Umar Bhatti

Personal information
- Born: 4 January 1984 (age 42) Lahore, Punjab, Pakistan
- Batting: Left-handed
- Bowling: Left-arm medium

International information
- National side: Canada (2006–2010);
- ODI debut (cap 30): 16 May 2006 v Zimbabwe
- Last ODI: 7 September 2010 v Ireland
- T20I debut (cap 15): 10 October 2008 v Pakistan
- Last T20I: 10 February 2010 v Kenya

Career statistics
| Competition | ODI | T20I | FC | LA |
| Matches | 36 | 7 | 18 | 52 |
| Runs scored | 378 | 49 | 505 | 534 |
| Batting average | 17.18 | 12.25 | 21.95 | 19.07 |
| 100s/50s | 0/0 | 0/0 | 0/3 | 0/1 |
| Top score | 46 | 12 | 83* | 51 |
| Balls bowled | 1,630 | 138 | 2,946 | 2,243 |
| Wickets | 33 | 8 | 78 | 49 |
| Bowling average | 34.81 | 18.50 | 20.56 | 32.63 |
| 5 wickets in innings | 0 | 0 | 7 | 0 |
| 10 wickets in match | 0 | 0 | 2 | 0 |
| Best bowling | 4/35 | 3/32 | 8/40 | 4/45 |
| Catches/stumpings | 5/– | 0/– | 4/– | 8/– |
- Source: Cricinfo, 5 January 2010

= Umar Bhatti =

Pakistani-born Canadian cricketer

Umar Bhatti (born 4 January 1984) is a Pakistani-born Canadian cricketer. He was born in the province of Punjab in the city of Lahore. He is a left-handed batsman and a left-arm medium-pace bowler.
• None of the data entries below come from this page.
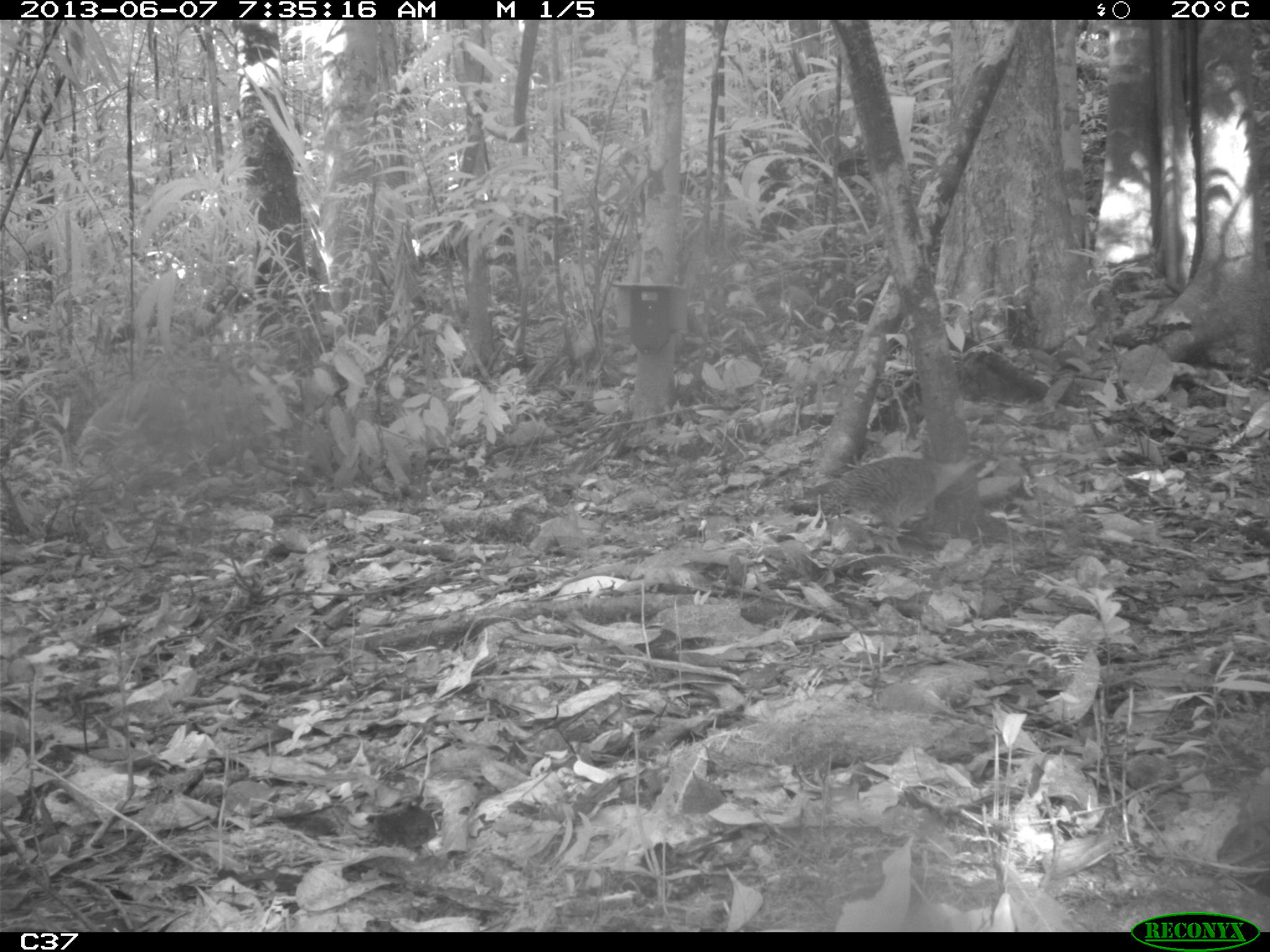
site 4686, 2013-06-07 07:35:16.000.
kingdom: Animalia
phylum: Chordata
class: Aves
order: Tinamiformes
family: Tinamidae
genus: Crypturellus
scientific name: Crypturellus variegatus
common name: variegated tinamou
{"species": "Crypturellus variegatus (variegated tinamou)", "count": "1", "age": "adult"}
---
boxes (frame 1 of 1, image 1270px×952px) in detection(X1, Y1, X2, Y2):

Bhatti first played for Canada in the Under-19s World Cup of 2004, where he finished 30 not out in his debut World Cup performance, batting at number seven. He played in six games in the World Cup, generally batting in the lower-middle order. He participated in the Under-19s World Cup 2004 as a skipper. He later performed for his adopted country in the 2005 ICC Trophy, which saw Canada finish in fourth place in the tournament, which took place in Ireland. Bhatti made his one-day international debut against Zimbabwe in 2006 and his T20 international debut against Pakistan in 2008. He played 36 one day internationals in which he scored 378 runs at an average of 17.18 and his highest score was 46, he also took 33 wickets at an average of 34.81 and economy rate of 4.22. He also played 7 T20 internationals where he scored 49 runs at an average of 12.25 and his highest score was 12 and also took 8 wickets at an average of 19.50 with an economy rate of 6.43.

In the final of the 2006 ICC Intercontinental Cup, a match which actually took place in May 2007, Bhatti took four wickets in five balls against Ireland, including a hat-trick that was made up entirely of lbw decisions.